In the blog post on Docker and AWS, what execution environment do Docker containers use?
══ Document passage ══
AWS Startups Blog

A Better Dev/Test Experience: Docker and AWS

By Nate Slater, Solutions Architect, AWS


Here’s a familiar story:

You’ve been tasked with creating the REST API for a mobile app for tracking health and fitness. You code the first endpoint using the development environment on your laptop. After running all the unit tests and seeing that they passed, you check your code into the Git repository and let the QA engineer know that the build is ready for testing. The QA engineer dutifully deploys the most recent build to the test environment, and within the first few minutes of testing discovers that your recently developed REST endpoint is broken.

How can this be? You’ve got thorough code coverage with your unit tests, and all were passing before the handoff to QA. After spending a few hours troubleshooting alongside the QA engineer, you discover that the test environment is using an outdated version of a third-party library, and this is what is causing your REST endpoints to break.

This is an all too common problem in software development. Slight differences between development, test, stage, and production environments can wreak mayhem on an application. Traditional approaches for dealing with this problem, such as change management processes, are too cumbersome for today’s rapid build and deploy cycles. What is needed instead is a way to transfer an environment seamlessly from development to test, eliminating the need for manual and error prone resource provisioning and configuration.

AWS has long offered services that address the need to reliably and efficiently automate the creation of an environment. Services like Amazon EC2 and AWS CloudFormation allow infrastructure to be managed as code. Through the CloudFormation service, AWS resources can be provisioned declaratively using JSON. CloudFormation templates can be versioned right alongside the application code itself. Combined with the automation capabilities of EC2, this allows for a complex environment to be spun up and torn down quickly and reliably. These are just some of the reasons why AWS is such a good choice for development and test workloads.

Container technology, like that being developed by Docker, takes the concept of declarative resource provisioning a step further. Similar to the way CloudFormation can provision an EC2 instance, Docker provides a declarative syntax for creating containers. But Docker containers don’t depend on any specific virtualization platform, nor do they require a separate operating system. A container simply requires a Linux kernel in order to run. This means they can run almost anywhere — be it on a laptop or EC2 instance.

The Docker container architecture is as follows:

Docker1

Docker containers use an execution environment called libcontainer, which is an interface to various Linux kernel isolation features, like namespaces and cgroups. This architecture allows for multiple containers to be run in complete isolation from one another while sharing the same Linux kernel. Because a Docker container instance doesn’t require a dedicated OS, it is much more portable and lightweight than a virtual machine.
═══
══ Information shown ══
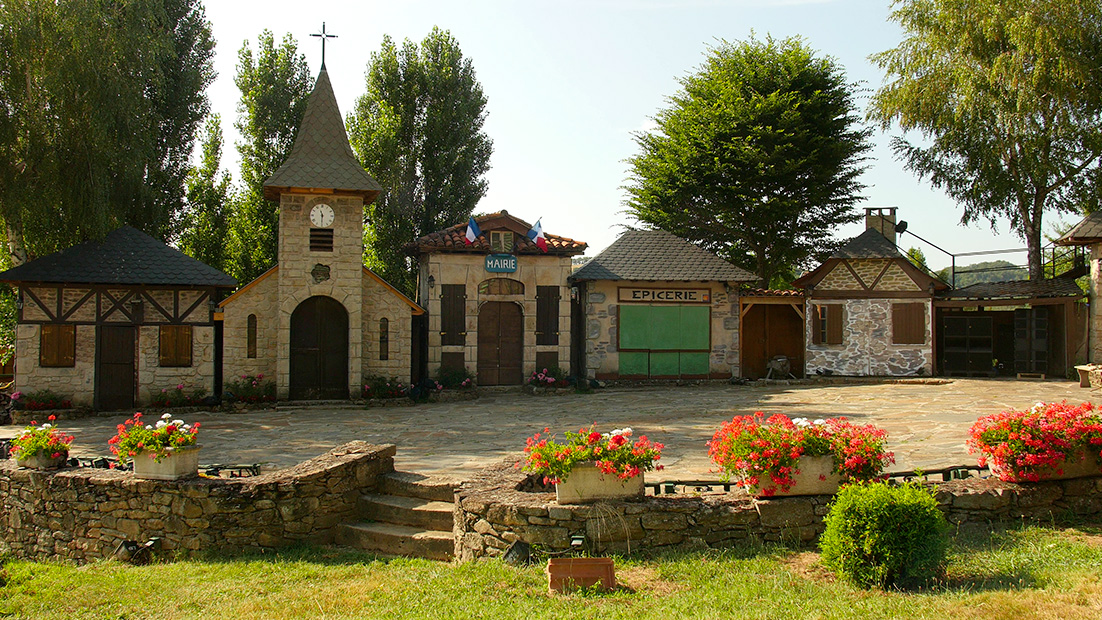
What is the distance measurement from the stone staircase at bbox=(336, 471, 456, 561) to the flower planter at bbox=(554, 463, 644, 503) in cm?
127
═══
Expected output>
An execution environment called libcontainer.